Records:

+ + +

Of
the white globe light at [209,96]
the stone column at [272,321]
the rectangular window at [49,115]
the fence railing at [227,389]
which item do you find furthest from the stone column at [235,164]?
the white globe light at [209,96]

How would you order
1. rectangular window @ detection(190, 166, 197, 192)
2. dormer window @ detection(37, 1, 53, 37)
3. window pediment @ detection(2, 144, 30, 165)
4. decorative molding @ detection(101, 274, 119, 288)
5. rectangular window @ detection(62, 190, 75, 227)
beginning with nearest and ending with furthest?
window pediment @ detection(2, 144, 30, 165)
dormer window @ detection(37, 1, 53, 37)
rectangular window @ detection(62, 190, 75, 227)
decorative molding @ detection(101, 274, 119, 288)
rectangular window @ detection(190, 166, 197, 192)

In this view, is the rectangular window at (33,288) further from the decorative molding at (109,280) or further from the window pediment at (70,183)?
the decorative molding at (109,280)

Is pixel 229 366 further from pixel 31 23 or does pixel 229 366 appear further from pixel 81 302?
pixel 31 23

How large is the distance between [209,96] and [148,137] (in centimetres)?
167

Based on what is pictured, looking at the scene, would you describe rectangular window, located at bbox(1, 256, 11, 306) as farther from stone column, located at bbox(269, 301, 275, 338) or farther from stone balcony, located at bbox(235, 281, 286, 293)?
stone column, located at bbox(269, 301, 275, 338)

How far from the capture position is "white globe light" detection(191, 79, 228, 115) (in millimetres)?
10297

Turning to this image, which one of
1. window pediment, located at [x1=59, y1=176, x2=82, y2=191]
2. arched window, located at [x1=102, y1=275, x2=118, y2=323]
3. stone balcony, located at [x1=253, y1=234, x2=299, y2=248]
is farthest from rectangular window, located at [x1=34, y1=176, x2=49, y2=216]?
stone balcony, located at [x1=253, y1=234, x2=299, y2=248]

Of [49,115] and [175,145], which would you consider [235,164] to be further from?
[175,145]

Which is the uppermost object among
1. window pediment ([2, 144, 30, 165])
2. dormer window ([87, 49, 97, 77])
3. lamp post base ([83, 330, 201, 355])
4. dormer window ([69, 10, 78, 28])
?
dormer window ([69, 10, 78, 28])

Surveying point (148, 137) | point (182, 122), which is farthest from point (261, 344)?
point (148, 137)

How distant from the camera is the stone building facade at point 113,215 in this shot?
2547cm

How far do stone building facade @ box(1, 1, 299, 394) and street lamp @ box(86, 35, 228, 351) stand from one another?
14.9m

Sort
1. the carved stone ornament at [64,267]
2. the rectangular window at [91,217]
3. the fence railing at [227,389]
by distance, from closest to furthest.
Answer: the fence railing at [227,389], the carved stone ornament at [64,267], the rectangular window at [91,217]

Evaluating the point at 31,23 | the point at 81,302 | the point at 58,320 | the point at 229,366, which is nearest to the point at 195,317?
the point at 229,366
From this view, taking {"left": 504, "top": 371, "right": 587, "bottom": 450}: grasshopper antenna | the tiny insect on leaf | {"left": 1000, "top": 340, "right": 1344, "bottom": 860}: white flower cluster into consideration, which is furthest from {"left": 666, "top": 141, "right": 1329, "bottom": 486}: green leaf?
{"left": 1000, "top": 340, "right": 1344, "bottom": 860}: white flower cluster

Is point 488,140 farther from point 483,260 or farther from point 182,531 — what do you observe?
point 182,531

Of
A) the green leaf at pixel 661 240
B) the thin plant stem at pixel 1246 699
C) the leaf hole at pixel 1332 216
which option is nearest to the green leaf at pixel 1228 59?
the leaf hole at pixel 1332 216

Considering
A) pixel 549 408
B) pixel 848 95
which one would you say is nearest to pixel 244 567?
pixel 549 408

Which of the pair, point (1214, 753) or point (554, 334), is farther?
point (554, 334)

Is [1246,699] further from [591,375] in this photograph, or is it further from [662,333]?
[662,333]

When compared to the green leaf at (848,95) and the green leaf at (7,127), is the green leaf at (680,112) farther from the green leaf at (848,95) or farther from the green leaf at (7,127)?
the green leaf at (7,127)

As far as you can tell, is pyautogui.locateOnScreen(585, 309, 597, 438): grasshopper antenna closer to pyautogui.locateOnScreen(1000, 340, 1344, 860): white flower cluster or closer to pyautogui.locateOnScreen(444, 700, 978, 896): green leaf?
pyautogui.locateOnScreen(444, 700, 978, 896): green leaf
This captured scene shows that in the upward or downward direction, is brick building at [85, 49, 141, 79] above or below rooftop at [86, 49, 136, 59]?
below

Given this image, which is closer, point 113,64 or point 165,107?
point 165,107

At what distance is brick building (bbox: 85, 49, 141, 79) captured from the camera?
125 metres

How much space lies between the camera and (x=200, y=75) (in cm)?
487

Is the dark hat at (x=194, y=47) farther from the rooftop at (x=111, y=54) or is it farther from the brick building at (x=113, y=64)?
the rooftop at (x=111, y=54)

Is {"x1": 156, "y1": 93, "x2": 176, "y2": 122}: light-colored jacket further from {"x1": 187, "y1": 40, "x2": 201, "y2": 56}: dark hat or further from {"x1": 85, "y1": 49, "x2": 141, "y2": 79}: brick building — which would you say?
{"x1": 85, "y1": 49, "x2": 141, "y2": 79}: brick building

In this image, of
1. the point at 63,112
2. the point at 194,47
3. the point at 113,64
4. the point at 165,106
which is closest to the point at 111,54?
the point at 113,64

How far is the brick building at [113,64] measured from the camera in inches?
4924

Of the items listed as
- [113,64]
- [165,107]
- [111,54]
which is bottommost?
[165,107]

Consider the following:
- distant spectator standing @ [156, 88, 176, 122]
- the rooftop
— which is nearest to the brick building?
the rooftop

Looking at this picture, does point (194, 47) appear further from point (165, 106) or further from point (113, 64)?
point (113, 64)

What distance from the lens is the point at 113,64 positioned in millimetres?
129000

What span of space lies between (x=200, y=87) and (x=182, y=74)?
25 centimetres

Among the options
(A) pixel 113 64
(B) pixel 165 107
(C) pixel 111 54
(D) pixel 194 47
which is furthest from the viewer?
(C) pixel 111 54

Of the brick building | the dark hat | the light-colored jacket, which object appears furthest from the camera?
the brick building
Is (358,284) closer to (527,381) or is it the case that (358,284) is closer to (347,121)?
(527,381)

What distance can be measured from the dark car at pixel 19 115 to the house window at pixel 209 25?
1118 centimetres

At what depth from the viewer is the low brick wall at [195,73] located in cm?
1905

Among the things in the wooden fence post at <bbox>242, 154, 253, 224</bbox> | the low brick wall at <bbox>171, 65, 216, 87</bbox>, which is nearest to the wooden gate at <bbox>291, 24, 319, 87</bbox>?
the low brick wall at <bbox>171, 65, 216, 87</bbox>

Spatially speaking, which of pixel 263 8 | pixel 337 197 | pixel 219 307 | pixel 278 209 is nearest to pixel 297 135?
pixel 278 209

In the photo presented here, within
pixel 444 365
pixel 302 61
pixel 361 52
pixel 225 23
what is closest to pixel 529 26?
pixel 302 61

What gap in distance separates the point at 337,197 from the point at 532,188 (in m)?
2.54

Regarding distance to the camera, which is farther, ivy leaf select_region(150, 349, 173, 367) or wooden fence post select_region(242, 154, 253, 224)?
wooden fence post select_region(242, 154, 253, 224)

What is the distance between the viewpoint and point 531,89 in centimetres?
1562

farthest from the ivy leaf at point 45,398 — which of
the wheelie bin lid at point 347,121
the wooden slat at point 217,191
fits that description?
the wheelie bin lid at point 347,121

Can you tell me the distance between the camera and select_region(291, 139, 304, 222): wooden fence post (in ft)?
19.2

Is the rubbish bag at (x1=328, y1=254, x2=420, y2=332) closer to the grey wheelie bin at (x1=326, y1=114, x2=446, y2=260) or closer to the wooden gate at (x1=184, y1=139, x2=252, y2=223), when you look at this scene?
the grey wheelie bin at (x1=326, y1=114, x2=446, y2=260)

+ + +

● What is needed
Look above for the line that holds "Among the things", then copy it and each line after it exactly, through the last line of the data.

● Solution
Among the things in the wooden fence post at <bbox>242, 154, 253, 224</bbox> | the low brick wall at <bbox>171, 65, 216, 87</bbox>, which is nearest to the wooden gate at <bbox>291, 24, 319, 87</bbox>?
the low brick wall at <bbox>171, 65, 216, 87</bbox>

Spatially speaking, which of pixel 263 8 | pixel 337 197 | pixel 219 307 | pixel 278 209 is nearest to pixel 297 135?
pixel 278 209

In the photo presented here, within
pixel 444 365
pixel 302 61
pixel 361 52
pixel 225 23
what is closest to pixel 529 26?
pixel 302 61

What gap in distance separates the point at 337,197 from the point at 532,188 (in m)?
2.54

Regarding distance to the camera, which is farther, ivy leaf select_region(150, 349, 173, 367) or wooden fence post select_region(242, 154, 253, 224)?
wooden fence post select_region(242, 154, 253, 224)

What is the distance between the viewpoint and point 531,89 in centimetres?
1562

farthest from the ivy leaf at point 45,398 — which of
the wheelie bin lid at point 347,121
the wooden slat at point 217,191
fits that description?
the wheelie bin lid at point 347,121

Can you tell me the distance between the camera and select_region(291, 139, 304, 222): wooden fence post (in ft)?
19.2

Is the rubbish bag at (x1=328, y1=254, x2=420, y2=332) closer to the grey wheelie bin at (x1=326, y1=114, x2=446, y2=260) or closer to the wooden gate at (x1=184, y1=139, x2=252, y2=223), when you look at this scene?
the grey wheelie bin at (x1=326, y1=114, x2=446, y2=260)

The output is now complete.